* 作業内容 *
昭和51年度の景気回復を扱った文書の一節を、全文一字も変えずにそのまま繰り返してください。

* 文書の一節 *

━━━━━━

第1節 厳しい姿となった景気回復過程2年目

昭和51年度は,全体としての景気は前年度に続いて回復の度合いを一歩進めた年であった。経済活動全体の包括的な指標である実質国民総生産の伸び率(実質経済成長率)をみると,49年度に,戦後初のマイナス成長を記録したあと,50年度は3.4%,51年度(速報)は5.8%の成長と伸び率は高まっている( 第I-1-1図 )。また物価面でも騰勢は次第に鈍化してきており,一方,原油高騰により大幅赤字を余儀なくされていた対外収支の面でも目立った改善を示すなど,経済全体としてみれば51年度は前年度の景気回復傾向を受け継いだ回復過程2年目の年であった。しかし,このことは年度を通じて順調に回復が進んだことを必ずしも意味するものではなく,また戦後最大の不況が残した幾多の問題が解決に向かって順調な前進をみたことをただちに示唆するわけでもない。そこでまず,年度中における経済の推移をたどってみよう。

━━━━━━

* 行の抜粋 *

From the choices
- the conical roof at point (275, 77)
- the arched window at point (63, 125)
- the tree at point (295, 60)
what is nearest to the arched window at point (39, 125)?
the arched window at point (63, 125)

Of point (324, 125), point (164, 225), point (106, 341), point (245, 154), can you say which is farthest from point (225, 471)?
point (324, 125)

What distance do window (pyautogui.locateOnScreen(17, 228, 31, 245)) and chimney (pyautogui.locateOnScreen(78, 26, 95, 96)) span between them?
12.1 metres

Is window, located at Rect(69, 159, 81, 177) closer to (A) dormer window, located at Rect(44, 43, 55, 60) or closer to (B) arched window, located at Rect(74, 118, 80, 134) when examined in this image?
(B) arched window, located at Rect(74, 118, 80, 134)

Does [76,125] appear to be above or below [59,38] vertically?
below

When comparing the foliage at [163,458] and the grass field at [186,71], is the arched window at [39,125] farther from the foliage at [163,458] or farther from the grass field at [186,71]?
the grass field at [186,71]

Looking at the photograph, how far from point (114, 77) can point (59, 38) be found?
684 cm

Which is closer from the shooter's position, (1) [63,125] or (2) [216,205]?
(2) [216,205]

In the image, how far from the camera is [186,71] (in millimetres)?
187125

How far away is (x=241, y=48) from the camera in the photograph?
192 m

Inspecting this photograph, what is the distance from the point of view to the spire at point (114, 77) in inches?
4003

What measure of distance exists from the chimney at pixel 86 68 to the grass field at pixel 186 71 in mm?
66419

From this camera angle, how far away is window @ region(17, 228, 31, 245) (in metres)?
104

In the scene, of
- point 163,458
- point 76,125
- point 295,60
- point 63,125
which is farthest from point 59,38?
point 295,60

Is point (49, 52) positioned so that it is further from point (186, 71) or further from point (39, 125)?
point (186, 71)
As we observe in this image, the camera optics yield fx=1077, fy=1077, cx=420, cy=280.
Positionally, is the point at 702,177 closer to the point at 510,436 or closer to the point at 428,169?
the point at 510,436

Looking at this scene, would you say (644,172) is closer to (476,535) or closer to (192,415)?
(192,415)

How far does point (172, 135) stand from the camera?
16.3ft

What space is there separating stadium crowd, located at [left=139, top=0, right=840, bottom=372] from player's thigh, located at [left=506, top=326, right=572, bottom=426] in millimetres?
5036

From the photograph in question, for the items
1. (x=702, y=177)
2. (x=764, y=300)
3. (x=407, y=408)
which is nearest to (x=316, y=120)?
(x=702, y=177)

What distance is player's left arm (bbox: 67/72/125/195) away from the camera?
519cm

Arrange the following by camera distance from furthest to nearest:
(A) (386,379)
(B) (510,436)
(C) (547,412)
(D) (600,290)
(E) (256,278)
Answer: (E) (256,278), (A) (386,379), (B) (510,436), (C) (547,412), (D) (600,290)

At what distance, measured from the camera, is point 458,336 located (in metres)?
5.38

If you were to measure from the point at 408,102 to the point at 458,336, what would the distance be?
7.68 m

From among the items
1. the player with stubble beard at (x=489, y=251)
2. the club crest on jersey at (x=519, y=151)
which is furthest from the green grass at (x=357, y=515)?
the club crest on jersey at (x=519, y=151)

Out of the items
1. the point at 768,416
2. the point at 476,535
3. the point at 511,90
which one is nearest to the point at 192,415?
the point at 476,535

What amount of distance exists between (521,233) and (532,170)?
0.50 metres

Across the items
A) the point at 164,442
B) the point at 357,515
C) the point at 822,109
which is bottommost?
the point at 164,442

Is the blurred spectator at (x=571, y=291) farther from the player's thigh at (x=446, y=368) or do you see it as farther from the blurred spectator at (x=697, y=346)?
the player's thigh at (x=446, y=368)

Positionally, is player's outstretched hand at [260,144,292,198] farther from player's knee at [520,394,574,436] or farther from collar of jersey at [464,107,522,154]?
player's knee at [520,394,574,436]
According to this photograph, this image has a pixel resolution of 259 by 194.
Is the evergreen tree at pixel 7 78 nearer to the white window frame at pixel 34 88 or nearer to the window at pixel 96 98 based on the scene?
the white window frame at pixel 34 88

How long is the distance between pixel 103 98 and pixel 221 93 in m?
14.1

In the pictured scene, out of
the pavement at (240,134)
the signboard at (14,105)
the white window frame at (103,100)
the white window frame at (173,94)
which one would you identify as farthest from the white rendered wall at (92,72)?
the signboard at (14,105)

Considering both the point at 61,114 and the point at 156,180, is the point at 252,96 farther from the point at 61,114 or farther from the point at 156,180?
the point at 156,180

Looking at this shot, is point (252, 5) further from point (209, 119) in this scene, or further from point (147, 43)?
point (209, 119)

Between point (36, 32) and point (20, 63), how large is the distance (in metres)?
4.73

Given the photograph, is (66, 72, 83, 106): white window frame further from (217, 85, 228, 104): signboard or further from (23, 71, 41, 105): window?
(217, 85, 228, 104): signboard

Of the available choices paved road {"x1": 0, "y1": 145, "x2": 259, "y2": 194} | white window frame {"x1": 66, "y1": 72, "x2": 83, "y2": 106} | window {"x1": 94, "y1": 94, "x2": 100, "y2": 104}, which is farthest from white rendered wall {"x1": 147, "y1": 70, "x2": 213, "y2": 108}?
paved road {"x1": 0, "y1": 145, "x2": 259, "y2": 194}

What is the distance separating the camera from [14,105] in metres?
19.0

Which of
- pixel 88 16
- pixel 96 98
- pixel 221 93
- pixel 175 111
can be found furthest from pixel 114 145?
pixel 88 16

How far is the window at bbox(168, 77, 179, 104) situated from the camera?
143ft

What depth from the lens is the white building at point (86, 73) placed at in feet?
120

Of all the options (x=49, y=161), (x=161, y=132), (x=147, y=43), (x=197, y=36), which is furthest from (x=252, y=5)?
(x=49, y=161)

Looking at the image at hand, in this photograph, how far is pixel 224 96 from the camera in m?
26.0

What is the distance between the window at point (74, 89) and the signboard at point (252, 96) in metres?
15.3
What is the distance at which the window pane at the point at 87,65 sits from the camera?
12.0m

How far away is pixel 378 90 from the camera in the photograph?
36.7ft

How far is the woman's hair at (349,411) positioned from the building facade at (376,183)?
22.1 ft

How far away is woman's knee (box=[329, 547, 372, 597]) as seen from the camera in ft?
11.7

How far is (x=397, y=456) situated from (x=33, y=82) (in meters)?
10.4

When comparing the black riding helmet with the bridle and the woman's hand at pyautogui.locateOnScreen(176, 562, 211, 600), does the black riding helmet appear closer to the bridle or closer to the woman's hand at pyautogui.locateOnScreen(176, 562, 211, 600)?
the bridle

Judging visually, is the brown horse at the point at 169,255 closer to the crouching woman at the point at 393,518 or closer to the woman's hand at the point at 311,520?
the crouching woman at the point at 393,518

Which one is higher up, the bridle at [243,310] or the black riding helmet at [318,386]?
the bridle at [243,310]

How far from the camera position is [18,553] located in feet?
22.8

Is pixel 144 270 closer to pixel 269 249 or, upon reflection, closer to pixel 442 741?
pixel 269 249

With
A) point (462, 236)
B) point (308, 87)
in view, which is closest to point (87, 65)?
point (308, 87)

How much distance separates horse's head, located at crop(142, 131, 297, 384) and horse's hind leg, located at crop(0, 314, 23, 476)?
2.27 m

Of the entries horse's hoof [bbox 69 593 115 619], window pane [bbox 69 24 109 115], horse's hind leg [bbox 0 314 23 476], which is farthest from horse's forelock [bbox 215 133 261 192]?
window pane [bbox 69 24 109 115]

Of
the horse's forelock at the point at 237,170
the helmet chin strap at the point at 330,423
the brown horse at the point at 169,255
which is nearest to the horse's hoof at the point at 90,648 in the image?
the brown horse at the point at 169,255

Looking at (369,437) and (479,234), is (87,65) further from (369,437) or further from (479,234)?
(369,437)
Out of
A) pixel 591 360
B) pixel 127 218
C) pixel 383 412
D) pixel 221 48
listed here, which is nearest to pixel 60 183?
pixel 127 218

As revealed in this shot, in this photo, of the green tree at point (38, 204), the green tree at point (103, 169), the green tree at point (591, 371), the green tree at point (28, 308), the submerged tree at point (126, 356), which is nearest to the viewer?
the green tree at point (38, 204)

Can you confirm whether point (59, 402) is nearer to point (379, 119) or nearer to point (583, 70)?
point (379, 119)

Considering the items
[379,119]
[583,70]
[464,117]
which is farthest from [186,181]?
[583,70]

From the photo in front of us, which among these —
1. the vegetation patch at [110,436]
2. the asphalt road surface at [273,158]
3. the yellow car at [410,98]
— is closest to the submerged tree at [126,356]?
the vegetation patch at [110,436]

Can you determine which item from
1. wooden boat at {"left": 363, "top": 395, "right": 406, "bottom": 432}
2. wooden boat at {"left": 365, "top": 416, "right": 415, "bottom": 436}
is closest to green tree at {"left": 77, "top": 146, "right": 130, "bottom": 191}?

━━━━━━

* 回答 *
第1節 厳しい姿となった景気回復過程2年目

昭和51年度は,全体としての景気は前年度に続いて回復の度合いを一歩進めた年であった。経済活動全体の包括的な指標である実質国民総生産の伸び率(実質経済成長率)をみると,49年度に,戦後初のマイナス成長を記録したあと,50年度は3.4%,51年度(速報)は5.8%の成長と伸び率は高まっている( 第I-1-1図 )。また物価面でも騰勢は次第に鈍化してきており,一方,原油高騰により大幅赤字を余儀なくされていた対外収支の面でも目立った改善を示すなど,経済全体としてみれば51年度は前年度の景気回復傾向を受け継いだ回復過程2年目の年であった。しかし,このことは年度を通じて順調に回復が進んだことを必ずしも意味するものではなく,また戦後最大の不況が残した幾多の問題が解決に向かって順調な前進をみたことをただちに示唆するわけでもない。そこでまず,年度中における経済の推移をたどってみよう。